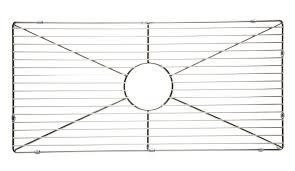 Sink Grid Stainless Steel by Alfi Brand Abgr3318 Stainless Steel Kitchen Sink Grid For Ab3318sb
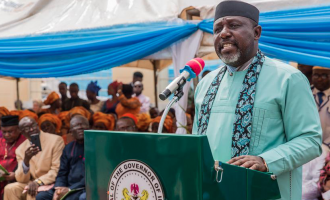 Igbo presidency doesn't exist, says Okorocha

* * *

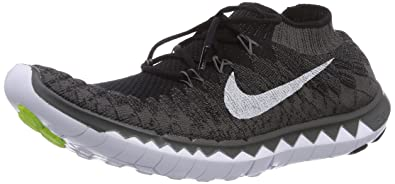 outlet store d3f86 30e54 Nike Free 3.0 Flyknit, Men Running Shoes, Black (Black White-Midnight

- **Problem description**
Please transcribe exactly the part of the records that opens with the line containing "Sink Grid Stainless" and closes with the line containing "Igbo presidency doesn't exist, says Okorocha", both ends included, and leave out the pictures.

- **Worked solution**
 Sink Grid Stainless Steel by Alfi Brand Abgr3318 Stainless Steel Kitchen Sink Grid For Ab3318sb
 Igbo presidency doesn't exist, says Okorocha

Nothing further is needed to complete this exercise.